El viejo se levantó del banco de una vez, sin un quejido ni sombra de duda. Enfiló la calle, dejando el periódico en el sitio donde había estado sentado, aleteando por el aire que se levantaba por la tarde, como una tímida despedida. El día se estaba poniendo plomizo, grisáceo. Ese color se iba comiendo a los demás según pasaba por todos los rincones de la ciudad, apartando el sol como un brochazo y derramando las primeras gotas que arrancaron a la tierra el olor que todavía le queda de aquellos años, cuando era siembra y espigas.

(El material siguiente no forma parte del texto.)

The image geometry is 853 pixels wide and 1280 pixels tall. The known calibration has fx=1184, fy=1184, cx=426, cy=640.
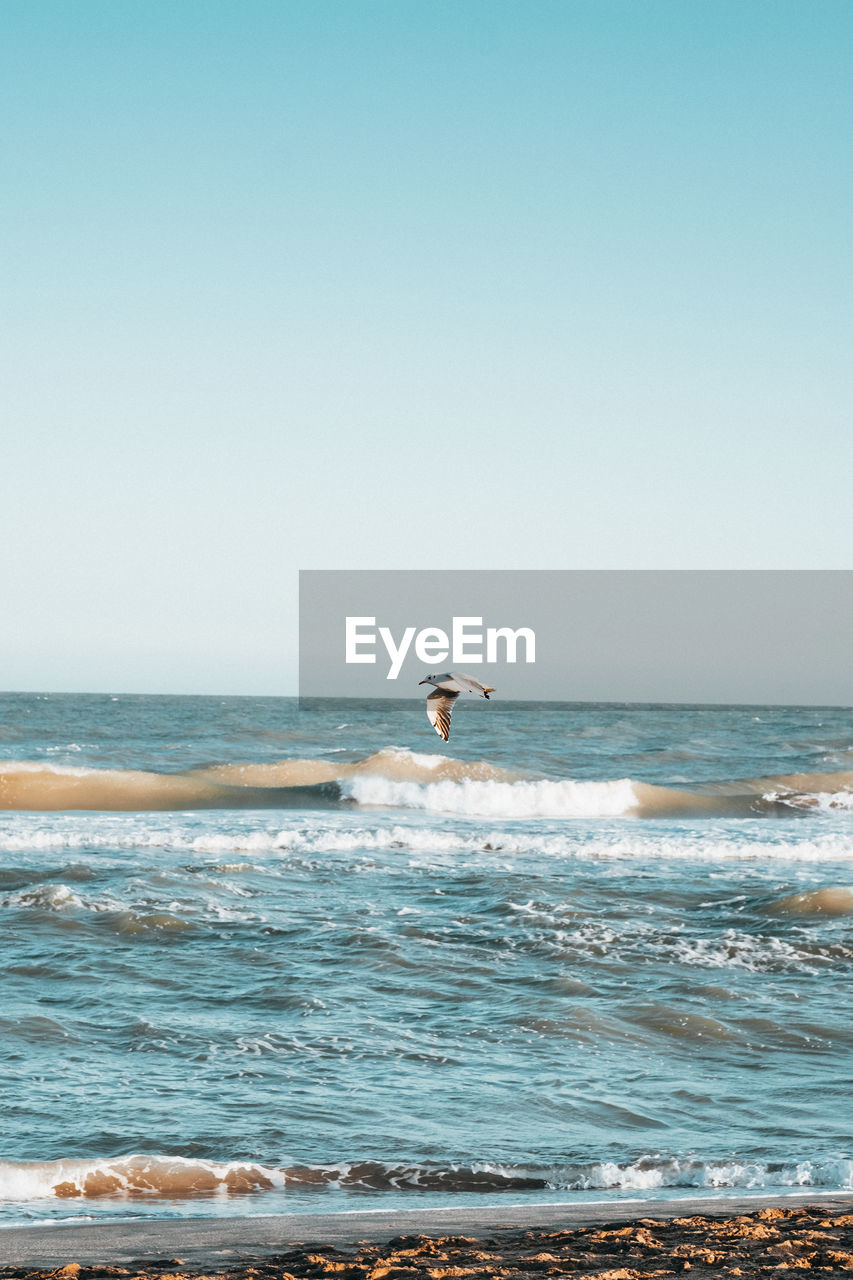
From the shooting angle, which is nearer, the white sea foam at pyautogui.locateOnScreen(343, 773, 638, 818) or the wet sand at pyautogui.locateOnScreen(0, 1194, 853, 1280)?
the wet sand at pyautogui.locateOnScreen(0, 1194, 853, 1280)

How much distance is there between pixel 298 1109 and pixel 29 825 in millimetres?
15086

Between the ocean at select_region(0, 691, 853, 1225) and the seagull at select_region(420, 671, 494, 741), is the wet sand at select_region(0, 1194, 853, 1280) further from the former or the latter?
the seagull at select_region(420, 671, 494, 741)

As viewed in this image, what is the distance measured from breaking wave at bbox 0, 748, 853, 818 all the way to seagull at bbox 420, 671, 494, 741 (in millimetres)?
21402

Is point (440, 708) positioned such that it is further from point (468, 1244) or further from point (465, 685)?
point (468, 1244)

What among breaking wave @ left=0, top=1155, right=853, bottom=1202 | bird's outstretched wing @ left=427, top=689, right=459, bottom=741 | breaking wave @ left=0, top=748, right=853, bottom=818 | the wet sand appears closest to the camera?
the wet sand

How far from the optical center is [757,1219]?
5.77m

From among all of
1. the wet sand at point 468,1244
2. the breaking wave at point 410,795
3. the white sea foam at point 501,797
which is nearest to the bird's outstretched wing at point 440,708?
the wet sand at point 468,1244

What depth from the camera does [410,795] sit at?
97.6ft

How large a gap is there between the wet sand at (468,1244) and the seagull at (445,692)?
238cm

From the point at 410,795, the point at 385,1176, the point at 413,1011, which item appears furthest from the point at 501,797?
the point at 385,1176

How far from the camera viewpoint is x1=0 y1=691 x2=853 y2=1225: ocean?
7.29 m

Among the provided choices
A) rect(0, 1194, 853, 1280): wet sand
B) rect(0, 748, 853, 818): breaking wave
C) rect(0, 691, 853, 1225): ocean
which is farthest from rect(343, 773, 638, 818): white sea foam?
rect(0, 1194, 853, 1280): wet sand

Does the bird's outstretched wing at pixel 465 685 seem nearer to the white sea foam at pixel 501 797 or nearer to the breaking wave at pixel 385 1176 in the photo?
the breaking wave at pixel 385 1176

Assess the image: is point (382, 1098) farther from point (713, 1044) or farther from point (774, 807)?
point (774, 807)
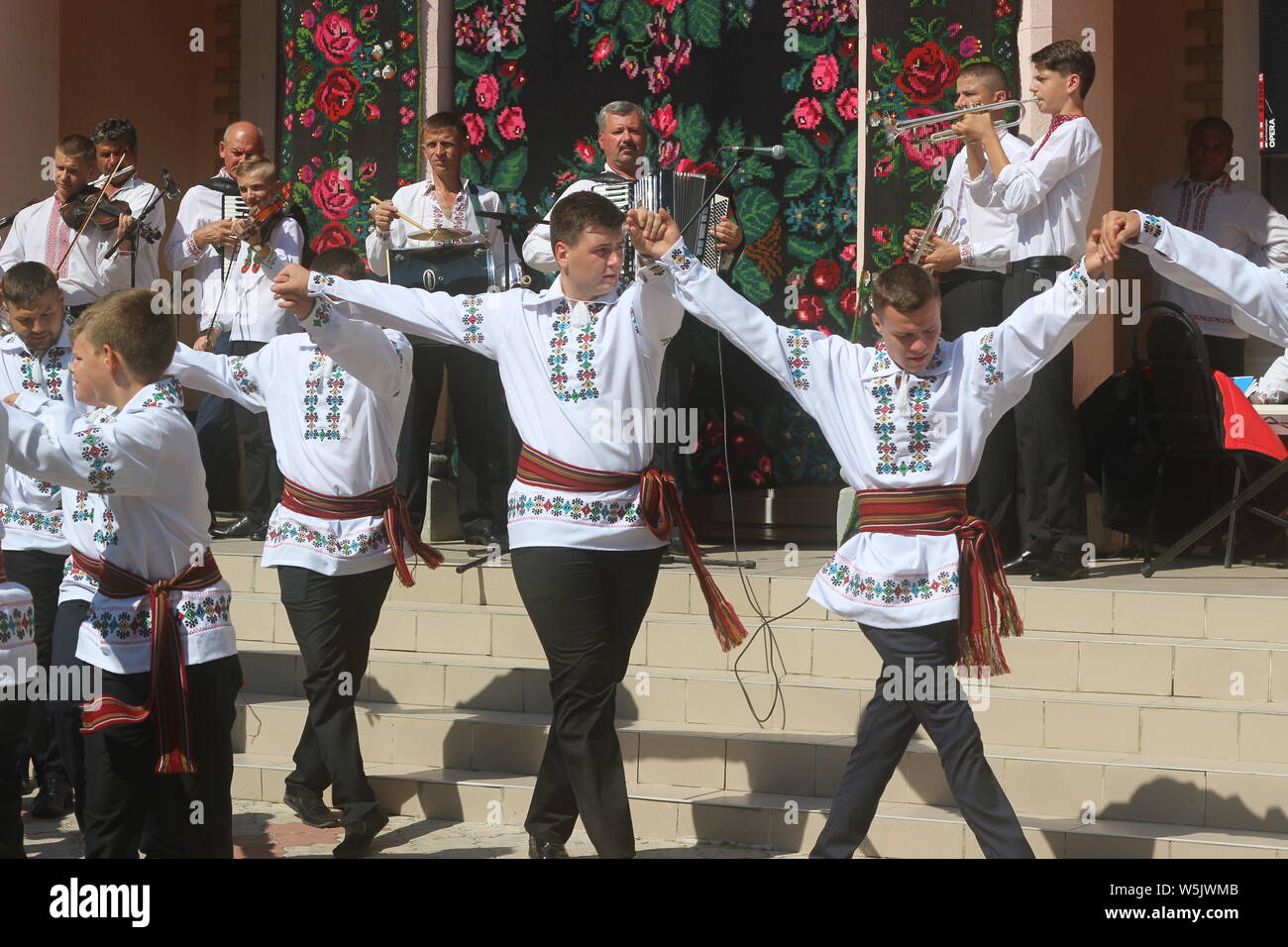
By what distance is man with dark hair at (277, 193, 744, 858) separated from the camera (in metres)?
4.90

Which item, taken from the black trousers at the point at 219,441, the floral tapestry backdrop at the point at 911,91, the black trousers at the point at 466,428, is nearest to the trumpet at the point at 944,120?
the floral tapestry backdrop at the point at 911,91

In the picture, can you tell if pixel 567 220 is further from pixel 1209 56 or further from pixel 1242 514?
pixel 1209 56

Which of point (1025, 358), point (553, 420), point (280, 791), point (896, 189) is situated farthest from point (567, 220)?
point (896, 189)

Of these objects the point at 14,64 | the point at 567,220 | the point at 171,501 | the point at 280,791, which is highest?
the point at 14,64

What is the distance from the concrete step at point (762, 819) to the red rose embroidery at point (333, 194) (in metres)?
3.48

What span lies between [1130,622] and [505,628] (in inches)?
93.5

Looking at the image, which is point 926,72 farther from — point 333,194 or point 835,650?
A: point 333,194

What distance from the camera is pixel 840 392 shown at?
4832 millimetres

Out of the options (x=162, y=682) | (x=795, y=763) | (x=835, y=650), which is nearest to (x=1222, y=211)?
(x=835, y=650)

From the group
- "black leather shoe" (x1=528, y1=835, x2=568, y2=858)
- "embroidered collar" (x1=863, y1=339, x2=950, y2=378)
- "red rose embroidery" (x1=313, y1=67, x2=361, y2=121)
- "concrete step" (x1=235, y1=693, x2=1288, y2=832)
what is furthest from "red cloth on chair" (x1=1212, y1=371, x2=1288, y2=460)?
"red rose embroidery" (x1=313, y1=67, x2=361, y2=121)

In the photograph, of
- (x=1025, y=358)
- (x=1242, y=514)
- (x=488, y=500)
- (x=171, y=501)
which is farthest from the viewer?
(x=488, y=500)

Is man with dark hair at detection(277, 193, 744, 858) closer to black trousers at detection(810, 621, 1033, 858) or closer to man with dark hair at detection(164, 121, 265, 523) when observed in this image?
black trousers at detection(810, 621, 1033, 858)

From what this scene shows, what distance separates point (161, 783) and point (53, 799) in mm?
2065

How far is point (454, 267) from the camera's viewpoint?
764 centimetres
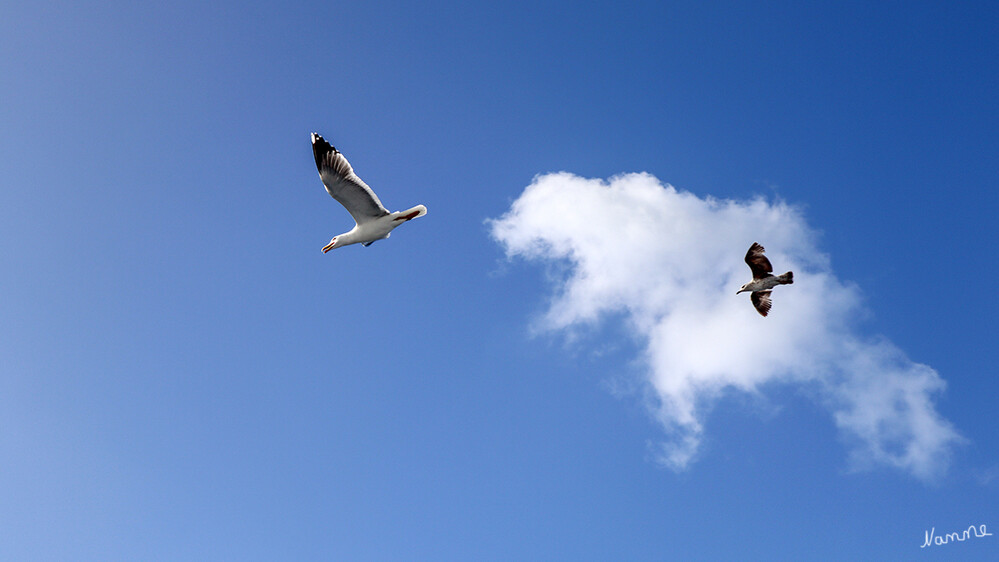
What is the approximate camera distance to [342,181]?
26.4m

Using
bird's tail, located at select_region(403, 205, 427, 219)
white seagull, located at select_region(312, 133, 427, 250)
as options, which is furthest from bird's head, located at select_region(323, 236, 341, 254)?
bird's tail, located at select_region(403, 205, 427, 219)

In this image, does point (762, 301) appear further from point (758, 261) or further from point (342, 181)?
point (342, 181)

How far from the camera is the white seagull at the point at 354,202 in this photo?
1025 inches

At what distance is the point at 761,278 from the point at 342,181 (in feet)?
74.3

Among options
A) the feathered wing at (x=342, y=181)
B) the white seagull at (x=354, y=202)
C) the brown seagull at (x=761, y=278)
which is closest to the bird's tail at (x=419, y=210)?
the white seagull at (x=354, y=202)

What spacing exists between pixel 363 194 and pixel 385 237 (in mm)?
2744

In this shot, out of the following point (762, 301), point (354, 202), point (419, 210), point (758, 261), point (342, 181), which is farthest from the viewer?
point (762, 301)

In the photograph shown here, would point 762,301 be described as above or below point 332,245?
above

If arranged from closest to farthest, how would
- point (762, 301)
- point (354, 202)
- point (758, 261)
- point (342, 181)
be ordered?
point (342, 181)
point (354, 202)
point (758, 261)
point (762, 301)

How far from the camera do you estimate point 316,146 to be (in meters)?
26.0

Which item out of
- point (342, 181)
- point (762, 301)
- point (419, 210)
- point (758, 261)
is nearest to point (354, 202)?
point (342, 181)

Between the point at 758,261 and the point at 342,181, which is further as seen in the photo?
the point at 758,261

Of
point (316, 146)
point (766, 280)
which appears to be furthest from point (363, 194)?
point (766, 280)

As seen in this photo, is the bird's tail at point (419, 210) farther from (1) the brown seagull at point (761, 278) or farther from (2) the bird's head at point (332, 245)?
(1) the brown seagull at point (761, 278)
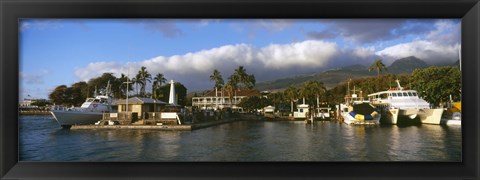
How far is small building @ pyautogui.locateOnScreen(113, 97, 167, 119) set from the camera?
9.88 metres

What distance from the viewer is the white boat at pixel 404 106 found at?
7762mm

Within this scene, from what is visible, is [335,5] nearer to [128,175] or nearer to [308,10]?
[308,10]

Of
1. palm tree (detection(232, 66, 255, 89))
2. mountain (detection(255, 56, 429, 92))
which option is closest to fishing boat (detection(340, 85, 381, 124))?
mountain (detection(255, 56, 429, 92))

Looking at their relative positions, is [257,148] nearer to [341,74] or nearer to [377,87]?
[341,74]

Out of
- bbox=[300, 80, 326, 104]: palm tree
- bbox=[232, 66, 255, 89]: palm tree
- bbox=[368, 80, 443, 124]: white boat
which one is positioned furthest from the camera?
bbox=[368, 80, 443, 124]: white boat

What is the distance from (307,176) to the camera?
Answer: 12.7 ft

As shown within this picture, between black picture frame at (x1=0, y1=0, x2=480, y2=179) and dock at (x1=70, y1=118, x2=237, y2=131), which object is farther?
dock at (x1=70, y1=118, x2=237, y2=131)

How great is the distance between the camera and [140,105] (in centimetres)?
1105

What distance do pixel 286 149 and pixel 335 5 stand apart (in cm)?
334

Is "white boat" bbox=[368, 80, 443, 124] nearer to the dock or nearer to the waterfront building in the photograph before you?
the waterfront building

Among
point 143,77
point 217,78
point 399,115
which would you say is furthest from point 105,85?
point 399,115

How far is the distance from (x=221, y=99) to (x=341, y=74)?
255 centimetres

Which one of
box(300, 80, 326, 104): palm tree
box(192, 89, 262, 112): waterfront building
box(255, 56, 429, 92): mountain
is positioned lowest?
box(192, 89, 262, 112): waterfront building

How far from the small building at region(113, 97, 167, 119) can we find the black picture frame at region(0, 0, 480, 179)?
5.49m
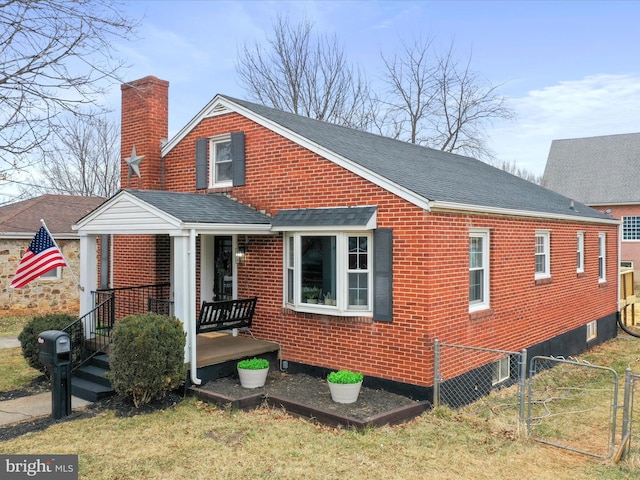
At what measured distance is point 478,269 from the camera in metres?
9.48

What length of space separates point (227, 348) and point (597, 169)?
32114mm

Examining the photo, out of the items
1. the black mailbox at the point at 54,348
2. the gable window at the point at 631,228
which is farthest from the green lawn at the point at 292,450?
the gable window at the point at 631,228

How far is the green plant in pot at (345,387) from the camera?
766cm

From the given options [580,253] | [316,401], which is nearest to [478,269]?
[316,401]

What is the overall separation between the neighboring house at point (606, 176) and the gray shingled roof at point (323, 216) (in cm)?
2657

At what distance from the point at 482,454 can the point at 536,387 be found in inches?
183

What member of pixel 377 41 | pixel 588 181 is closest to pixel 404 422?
pixel 377 41

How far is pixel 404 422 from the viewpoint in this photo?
7.47 m

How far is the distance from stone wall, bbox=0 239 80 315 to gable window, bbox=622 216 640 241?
2968 cm

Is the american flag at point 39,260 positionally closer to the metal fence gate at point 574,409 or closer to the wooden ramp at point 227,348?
the wooden ramp at point 227,348

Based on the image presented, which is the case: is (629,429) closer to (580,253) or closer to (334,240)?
(334,240)

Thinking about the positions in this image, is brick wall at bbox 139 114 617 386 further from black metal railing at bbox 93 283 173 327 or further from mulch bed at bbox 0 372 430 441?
black metal railing at bbox 93 283 173 327

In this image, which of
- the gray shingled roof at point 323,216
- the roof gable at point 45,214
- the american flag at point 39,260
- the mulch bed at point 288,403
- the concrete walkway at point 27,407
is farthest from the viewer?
the roof gable at point 45,214

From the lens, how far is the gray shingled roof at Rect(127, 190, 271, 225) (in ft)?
28.7
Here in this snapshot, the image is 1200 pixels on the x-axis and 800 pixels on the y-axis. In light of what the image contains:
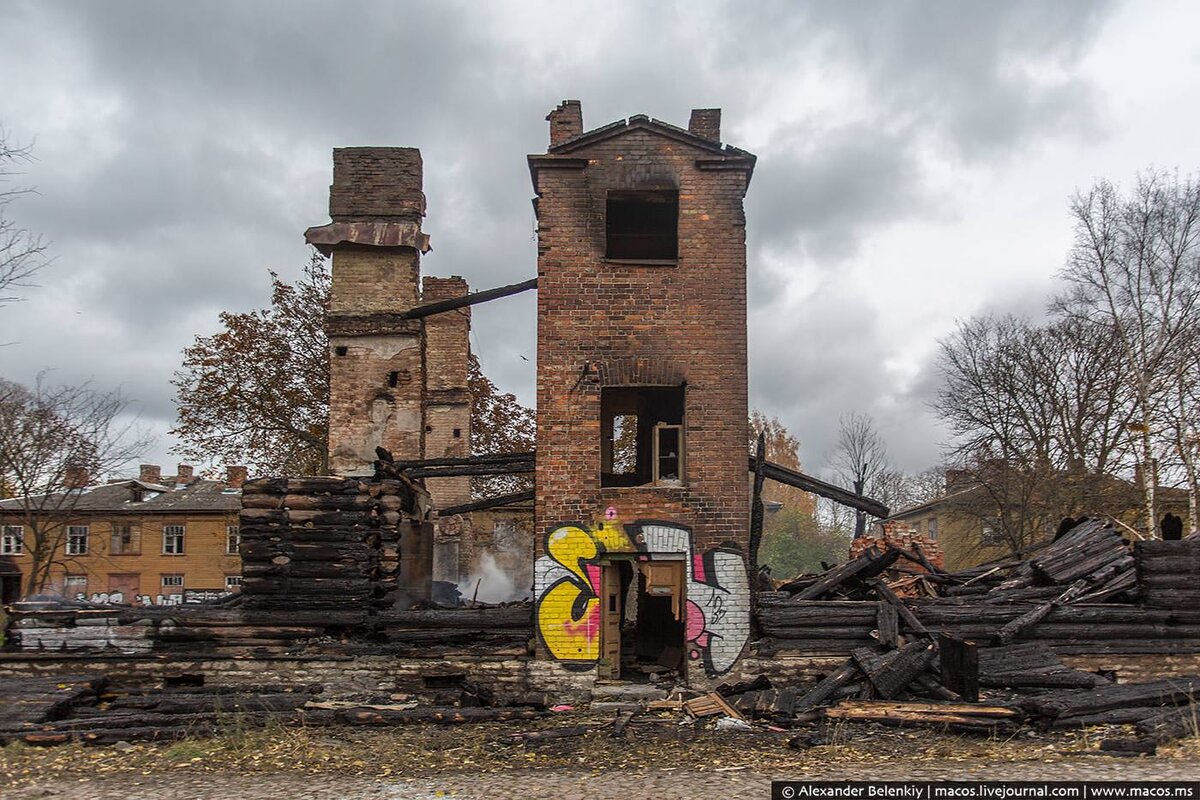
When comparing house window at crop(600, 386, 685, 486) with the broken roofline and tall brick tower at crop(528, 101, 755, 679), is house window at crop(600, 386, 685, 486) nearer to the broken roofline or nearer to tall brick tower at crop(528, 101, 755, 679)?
tall brick tower at crop(528, 101, 755, 679)

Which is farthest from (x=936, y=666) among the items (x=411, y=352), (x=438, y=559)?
(x=438, y=559)

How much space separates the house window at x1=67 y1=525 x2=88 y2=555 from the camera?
40969mm

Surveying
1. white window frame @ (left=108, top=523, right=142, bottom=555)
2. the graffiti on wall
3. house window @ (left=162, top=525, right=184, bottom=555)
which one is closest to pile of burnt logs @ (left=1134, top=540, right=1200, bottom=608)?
the graffiti on wall

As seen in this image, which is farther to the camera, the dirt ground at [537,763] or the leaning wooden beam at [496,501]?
the leaning wooden beam at [496,501]

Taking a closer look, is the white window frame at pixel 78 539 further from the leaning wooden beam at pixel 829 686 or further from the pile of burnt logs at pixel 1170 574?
the pile of burnt logs at pixel 1170 574

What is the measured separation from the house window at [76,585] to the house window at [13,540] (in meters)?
3.05

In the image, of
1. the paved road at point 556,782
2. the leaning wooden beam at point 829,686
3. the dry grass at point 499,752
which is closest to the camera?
the paved road at point 556,782

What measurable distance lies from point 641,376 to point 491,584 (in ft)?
44.6

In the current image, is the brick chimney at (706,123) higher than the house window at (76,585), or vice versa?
the brick chimney at (706,123)

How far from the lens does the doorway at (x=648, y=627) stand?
12.5 meters

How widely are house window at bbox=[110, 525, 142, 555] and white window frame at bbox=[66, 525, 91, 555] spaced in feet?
4.49

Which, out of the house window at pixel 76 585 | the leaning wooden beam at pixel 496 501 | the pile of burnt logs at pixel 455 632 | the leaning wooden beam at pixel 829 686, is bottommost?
the house window at pixel 76 585

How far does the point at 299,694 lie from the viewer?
11922mm

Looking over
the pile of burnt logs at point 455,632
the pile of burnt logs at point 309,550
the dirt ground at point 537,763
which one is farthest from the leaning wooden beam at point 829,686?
the pile of burnt logs at point 309,550
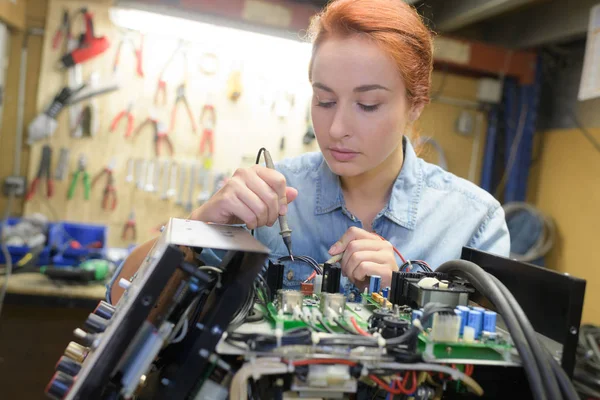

Al día siguiente lucía un sol resplandeciente. Más o menos a la misma hora, una abuela y su nieta se acomodaban en el parque, sacaban sus bolsas y cachivaches para merendar.
En un descuido de la anciana, la niña se alejó unos metros y fue a parar al banco que se encontraba enfrente. No había nadie. Los ojos de la pequeña escudriñaban la madera como buscando a un señor mayor que se hubiera hecho pequeño, minúsculo. No encontró nada. Su abuela la llamaba con desgana, con un trozo de plátano en la mano, mirando a su alrededor sin fijarse en nada en concreto. La pequeña, sentada en la arena, jugaba metiendo el dedo en una muesca del suelo, relatando en su extraño idioma.
A partir de ese día, eran otros los que ocupaban aquel asiento, en el lado derecho. Parejas, jóvenes que bromean en pandilla, algún obrero que almuerza y deja volar sus pensamientos. Peones en el tablero de la existencia depositados allí, buscando la salida a su laberinto en un barrio cualquiera, insulso y sin personalidad. De vez en cuando, la sombra de un hombre apocado se intuye en aquellos rincones, y después del crepitar de las piedras tras los pasos, un sonido seco de madera quiebra el silencio como una caricia, al paso de la gente.